We encourage inquiries concerning this funding opportunity and welcome the opportunity to answer questions from potential applicants.

eRA Service Desk (Questions regarding ASSIST, eRA Commons, application errors and warnings, documenting system problems that threaten submission by the due date, and post-submission issues)

Finding Help Online: https://www.era.nih.gov/need-help (preferred method of contact)
Telephone: 301-402-7469 or 866-504-9552 (Toll Free)

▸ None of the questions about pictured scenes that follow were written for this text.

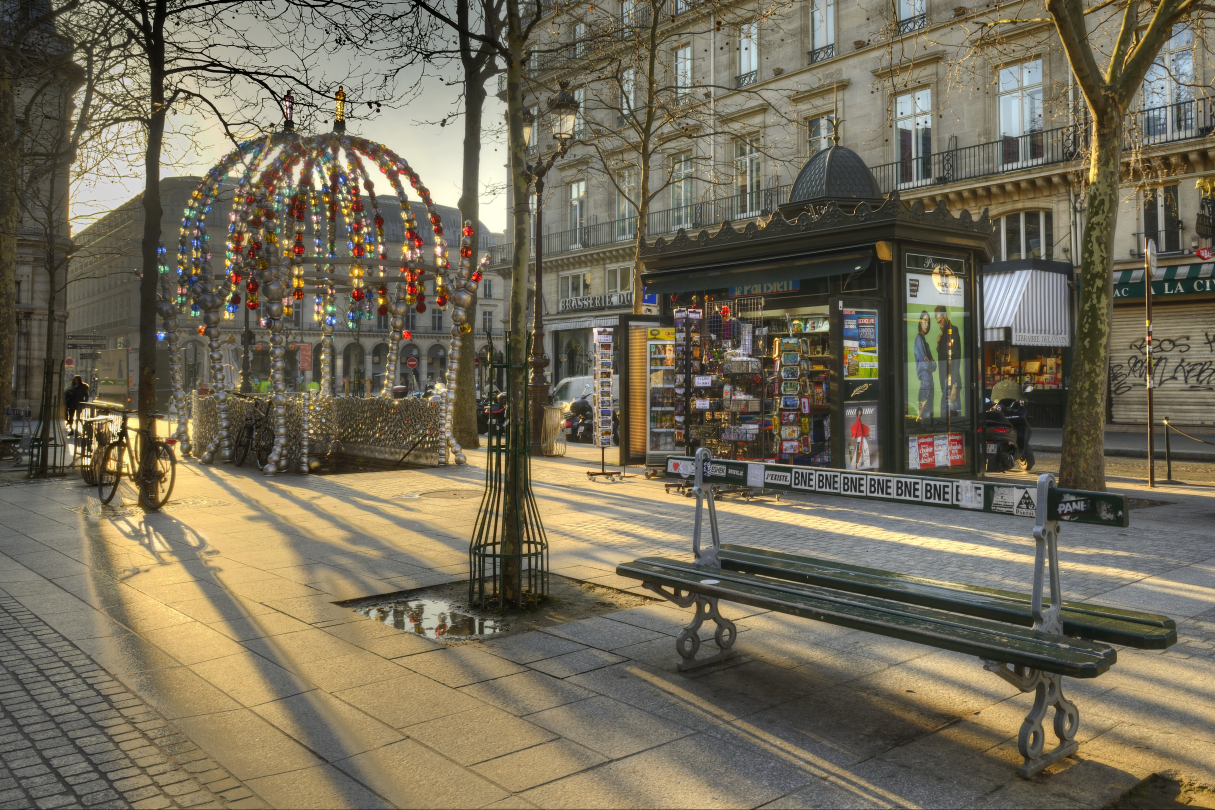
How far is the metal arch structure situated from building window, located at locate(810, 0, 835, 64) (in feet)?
62.1

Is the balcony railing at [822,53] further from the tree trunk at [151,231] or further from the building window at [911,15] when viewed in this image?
the tree trunk at [151,231]

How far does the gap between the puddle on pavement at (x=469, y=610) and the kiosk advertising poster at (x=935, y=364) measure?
22.4 feet

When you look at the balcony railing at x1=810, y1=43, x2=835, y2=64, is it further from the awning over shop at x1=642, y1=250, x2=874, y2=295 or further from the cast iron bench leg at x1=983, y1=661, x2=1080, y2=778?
the cast iron bench leg at x1=983, y1=661, x2=1080, y2=778

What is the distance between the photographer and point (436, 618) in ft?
19.4

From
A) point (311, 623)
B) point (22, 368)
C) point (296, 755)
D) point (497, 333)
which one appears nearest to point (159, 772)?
point (296, 755)

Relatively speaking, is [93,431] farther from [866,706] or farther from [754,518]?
[866,706]

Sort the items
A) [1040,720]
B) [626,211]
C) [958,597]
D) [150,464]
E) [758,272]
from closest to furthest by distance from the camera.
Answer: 1. [1040,720]
2. [958,597]
3. [150,464]
4. [758,272]
5. [626,211]

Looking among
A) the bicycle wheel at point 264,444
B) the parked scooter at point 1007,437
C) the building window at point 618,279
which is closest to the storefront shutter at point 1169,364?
the parked scooter at point 1007,437

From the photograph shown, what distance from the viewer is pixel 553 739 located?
382 centimetres

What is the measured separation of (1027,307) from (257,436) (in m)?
19.2

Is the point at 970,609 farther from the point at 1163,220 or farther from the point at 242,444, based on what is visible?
the point at 1163,220

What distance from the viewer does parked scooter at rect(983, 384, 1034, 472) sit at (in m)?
14.5

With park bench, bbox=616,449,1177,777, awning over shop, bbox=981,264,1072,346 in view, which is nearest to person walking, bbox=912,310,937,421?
park bench, bbox=616,449,1177,777

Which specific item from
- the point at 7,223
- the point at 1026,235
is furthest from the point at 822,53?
the point at 7,223
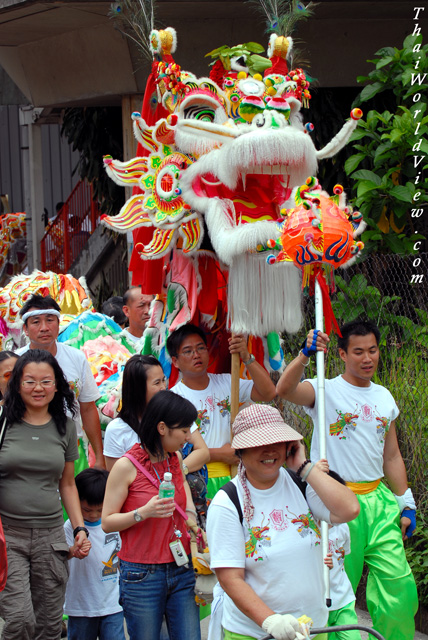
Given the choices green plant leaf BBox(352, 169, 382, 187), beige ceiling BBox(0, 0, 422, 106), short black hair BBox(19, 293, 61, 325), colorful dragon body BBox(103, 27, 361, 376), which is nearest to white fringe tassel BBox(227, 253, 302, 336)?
colorful dragon body BBox(103, 27, 361, 376)

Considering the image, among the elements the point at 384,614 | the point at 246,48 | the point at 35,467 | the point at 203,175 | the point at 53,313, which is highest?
the point at 246,48

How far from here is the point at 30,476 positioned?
14.0 ft

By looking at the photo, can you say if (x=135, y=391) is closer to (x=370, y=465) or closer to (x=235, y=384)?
(x=235, y=384)

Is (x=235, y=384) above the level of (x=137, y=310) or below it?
below

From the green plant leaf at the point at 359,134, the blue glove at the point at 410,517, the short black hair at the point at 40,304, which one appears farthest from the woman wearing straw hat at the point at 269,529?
the green plant leaf at the point at 359,134

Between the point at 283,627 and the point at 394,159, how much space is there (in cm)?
567

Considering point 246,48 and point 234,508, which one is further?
point 246,48

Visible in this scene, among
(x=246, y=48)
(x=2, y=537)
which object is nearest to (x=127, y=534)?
(x=2, y=537)

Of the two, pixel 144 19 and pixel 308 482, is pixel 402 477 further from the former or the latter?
pixel 144 19

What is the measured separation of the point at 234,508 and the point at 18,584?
56.0 inches

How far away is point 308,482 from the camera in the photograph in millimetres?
3283

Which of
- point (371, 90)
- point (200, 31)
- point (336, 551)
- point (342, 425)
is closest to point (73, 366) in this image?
point (342, 425)

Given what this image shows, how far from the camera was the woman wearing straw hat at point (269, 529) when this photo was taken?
10.4 ft

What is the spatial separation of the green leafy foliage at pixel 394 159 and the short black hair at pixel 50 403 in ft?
13.3
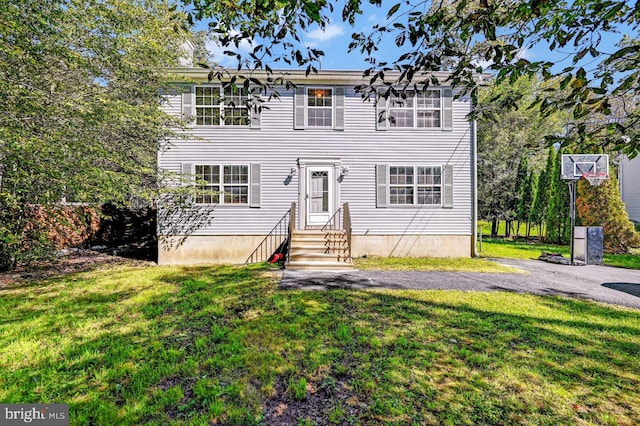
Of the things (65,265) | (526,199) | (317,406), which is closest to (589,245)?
(526,199)

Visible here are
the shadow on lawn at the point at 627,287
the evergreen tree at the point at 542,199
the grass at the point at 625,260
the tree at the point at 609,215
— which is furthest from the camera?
the evergreen tree at the point at 542,199

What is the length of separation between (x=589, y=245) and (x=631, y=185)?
1685 centimetres

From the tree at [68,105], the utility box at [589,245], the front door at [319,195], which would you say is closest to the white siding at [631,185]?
the utility box at [589,245]

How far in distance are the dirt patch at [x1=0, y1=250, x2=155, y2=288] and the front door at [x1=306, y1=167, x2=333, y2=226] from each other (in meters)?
Answer: 5.05

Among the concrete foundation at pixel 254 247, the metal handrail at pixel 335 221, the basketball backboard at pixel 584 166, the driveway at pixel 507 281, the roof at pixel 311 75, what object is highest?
the roof at pixel 311 75

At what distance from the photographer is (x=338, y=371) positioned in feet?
9.43

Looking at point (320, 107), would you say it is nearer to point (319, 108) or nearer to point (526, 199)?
point (319, 108)

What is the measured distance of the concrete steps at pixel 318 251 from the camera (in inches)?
293

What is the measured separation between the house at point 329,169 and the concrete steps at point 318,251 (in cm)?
32

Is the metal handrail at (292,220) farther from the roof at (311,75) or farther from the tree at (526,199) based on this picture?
the tree at (526,199)

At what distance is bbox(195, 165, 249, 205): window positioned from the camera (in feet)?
28.9

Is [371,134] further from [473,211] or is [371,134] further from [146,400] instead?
[146,400]

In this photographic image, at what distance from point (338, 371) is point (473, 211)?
8.09 metres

General Grants Information (Questions regarding application instructions, application processes, and NIH grant resources)
Email: GrantsInfo@nih.gov (preferred method of contact)
Telephone: 301-480-7075

Grants.gov Customer Support (Questions regarding Grants.gov registration and Workspace)
Contact Center Telephone: 800-518-4726
Email: support@grants.gov

Behrouz Shabestari, PhD
National Institute of Biomedical Imaging and Bioengineering (NIBIB)
Telephone: 301-451-6771
Email: shabestb@mail.nih.gov

Examine your eRA Commons account for review assignment and contact information (information appears two weeks after the submission due date).

Manana Sukhareva, PhD
National Institute of Biomedical Imaging and Bioengineering (NIBIB)
Telephone: 301-451-3397
Email: sukharem@mail.nih.gov

James Huff
National Institute of Biomedical Imaging and Bioengineering (NIBIB)
Telephone: 301-451-4786
Email: james.huff@nih.gov

Section VIII. Other Information

Recently issued trans-NIH policy notices may affect your application submission. A full list of policy notices published by NIH is provided in the NIH Guide for Grants and Contracts. All awards are subject to the terms and conditions, cost principles, and other considerations described in the NIH Grants Policy Statement.

Awards are made under the authorization of Sections 301 and 405 of the Public Health Service Act as amended (42 USC 241 and 284) and under Federal Regulations 42 CFR Part 52 and 45 CFR Part 75 and 2 CFR Part 200.